SUPPLIED RECORDS.
▬▬▬
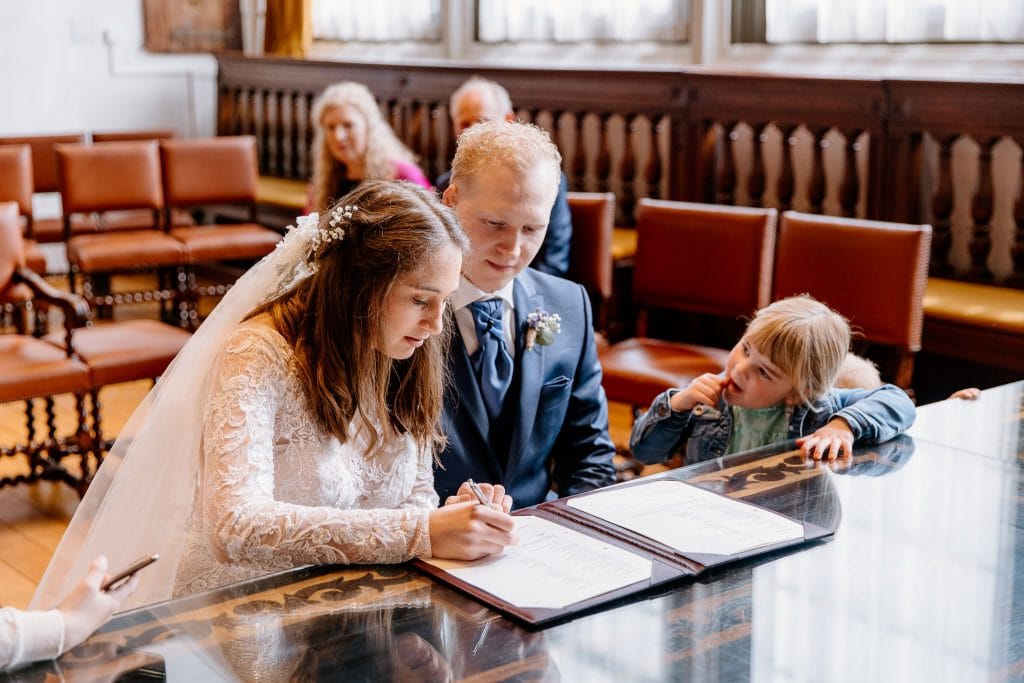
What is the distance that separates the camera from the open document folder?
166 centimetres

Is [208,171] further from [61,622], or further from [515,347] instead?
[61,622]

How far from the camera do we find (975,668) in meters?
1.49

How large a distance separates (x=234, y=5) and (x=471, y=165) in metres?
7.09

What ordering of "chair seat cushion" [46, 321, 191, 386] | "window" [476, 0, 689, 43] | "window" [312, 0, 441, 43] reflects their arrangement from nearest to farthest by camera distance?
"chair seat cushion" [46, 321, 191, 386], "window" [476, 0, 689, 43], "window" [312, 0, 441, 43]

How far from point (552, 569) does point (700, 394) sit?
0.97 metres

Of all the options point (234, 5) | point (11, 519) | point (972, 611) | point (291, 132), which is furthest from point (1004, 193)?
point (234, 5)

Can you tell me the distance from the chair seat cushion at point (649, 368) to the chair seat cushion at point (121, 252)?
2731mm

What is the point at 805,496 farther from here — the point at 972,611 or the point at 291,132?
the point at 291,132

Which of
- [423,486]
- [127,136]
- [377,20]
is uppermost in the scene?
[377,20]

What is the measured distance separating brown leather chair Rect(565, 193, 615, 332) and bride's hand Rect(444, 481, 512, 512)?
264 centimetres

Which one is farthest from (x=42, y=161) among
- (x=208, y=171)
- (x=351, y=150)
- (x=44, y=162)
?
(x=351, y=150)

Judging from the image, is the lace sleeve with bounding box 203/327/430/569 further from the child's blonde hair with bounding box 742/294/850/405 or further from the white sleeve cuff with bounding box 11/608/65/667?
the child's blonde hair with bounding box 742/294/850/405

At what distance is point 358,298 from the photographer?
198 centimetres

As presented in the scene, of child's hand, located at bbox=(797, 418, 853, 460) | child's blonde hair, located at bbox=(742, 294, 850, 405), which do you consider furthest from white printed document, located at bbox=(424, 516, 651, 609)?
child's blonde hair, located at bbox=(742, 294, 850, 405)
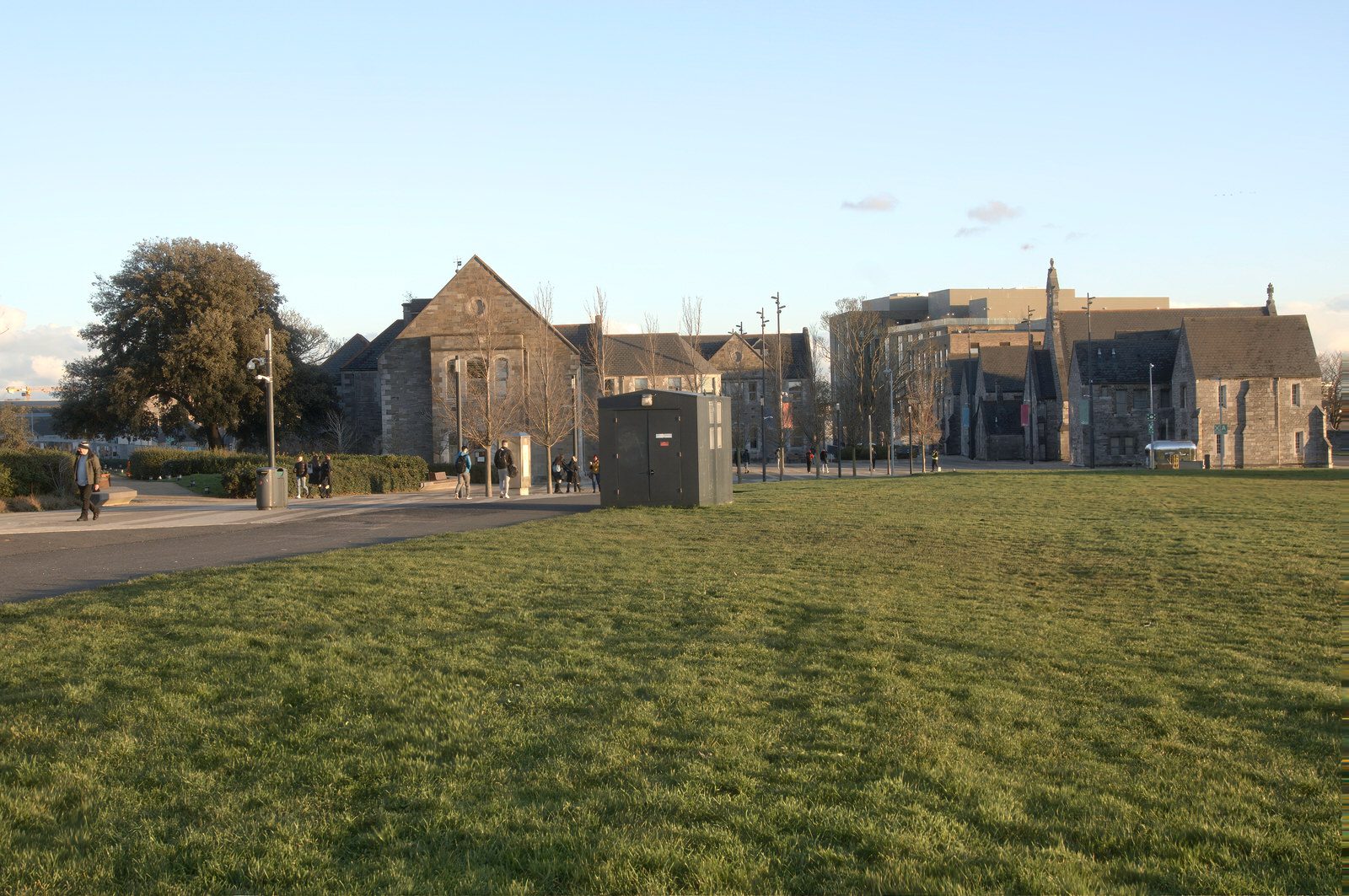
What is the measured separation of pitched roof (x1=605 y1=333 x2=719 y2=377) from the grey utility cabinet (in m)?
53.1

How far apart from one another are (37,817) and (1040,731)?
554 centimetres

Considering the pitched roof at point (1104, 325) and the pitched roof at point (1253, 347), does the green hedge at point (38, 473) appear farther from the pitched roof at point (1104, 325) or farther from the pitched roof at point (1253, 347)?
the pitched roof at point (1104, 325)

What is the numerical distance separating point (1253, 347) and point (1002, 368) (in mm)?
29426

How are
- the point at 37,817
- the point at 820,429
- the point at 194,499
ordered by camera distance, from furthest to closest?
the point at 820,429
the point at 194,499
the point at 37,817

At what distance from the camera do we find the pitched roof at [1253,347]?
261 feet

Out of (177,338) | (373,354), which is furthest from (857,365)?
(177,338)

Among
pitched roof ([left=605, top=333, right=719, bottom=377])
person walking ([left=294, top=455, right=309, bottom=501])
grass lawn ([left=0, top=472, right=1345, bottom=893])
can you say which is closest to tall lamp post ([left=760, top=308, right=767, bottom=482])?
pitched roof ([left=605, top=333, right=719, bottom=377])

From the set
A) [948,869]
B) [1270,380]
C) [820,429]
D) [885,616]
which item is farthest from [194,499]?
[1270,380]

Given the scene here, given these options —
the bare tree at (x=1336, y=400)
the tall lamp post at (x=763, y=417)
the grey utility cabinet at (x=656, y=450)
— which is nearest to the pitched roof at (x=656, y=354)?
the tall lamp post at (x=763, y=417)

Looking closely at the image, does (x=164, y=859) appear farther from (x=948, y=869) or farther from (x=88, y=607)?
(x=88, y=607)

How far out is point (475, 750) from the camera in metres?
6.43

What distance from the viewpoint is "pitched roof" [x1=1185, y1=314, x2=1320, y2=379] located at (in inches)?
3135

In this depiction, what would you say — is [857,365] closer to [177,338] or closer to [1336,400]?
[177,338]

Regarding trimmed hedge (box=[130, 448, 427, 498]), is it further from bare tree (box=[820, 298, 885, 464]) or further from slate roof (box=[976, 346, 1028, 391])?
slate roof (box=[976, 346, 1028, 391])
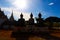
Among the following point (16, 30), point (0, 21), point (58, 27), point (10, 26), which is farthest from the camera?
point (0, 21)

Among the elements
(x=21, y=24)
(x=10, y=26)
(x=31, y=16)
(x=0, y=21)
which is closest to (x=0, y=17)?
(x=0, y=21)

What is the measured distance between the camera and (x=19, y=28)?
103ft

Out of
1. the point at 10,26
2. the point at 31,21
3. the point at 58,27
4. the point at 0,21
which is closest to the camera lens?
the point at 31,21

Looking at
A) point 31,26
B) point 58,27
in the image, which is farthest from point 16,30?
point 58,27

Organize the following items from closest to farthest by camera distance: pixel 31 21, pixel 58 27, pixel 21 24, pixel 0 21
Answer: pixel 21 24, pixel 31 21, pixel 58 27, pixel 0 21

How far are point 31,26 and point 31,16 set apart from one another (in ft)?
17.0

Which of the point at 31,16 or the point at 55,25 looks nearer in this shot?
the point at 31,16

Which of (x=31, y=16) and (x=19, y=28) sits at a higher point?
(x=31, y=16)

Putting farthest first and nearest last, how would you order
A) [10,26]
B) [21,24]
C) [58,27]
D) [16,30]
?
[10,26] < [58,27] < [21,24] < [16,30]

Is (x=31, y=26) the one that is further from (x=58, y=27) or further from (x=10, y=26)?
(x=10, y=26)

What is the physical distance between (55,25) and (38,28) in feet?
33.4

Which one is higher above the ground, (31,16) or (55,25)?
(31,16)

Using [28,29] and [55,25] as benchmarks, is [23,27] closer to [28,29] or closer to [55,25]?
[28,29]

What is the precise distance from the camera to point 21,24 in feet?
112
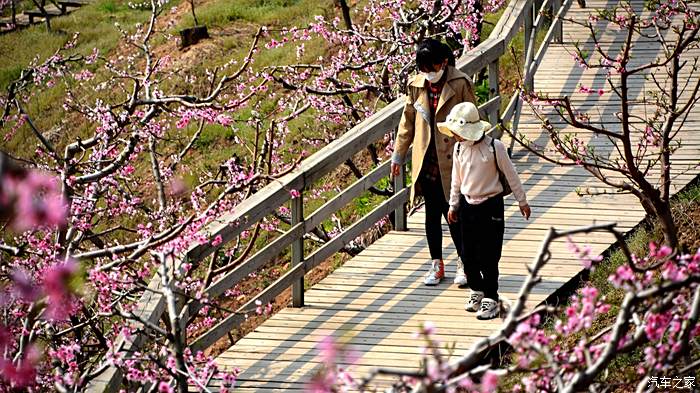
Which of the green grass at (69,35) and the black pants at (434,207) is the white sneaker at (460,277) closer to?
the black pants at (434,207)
▬▬▬
EXERCISE. Please express the lines starting at the one containing "What is the precise" and ending at the last line as a two-column CSV with the columns input and output, one row for each line and its answer. Put each value in a single quoted field with line breaks replaced by spaces, and leave the pictures out.

FINAL RESULT.
input,output
"What is the precise distance from the camera to point 21,24 in feet?","112"
"Which of the green grass at (69,35) and the black pants at (434,207) is the white sneaker at (460,277) closer to?","the black pants at (434,207)"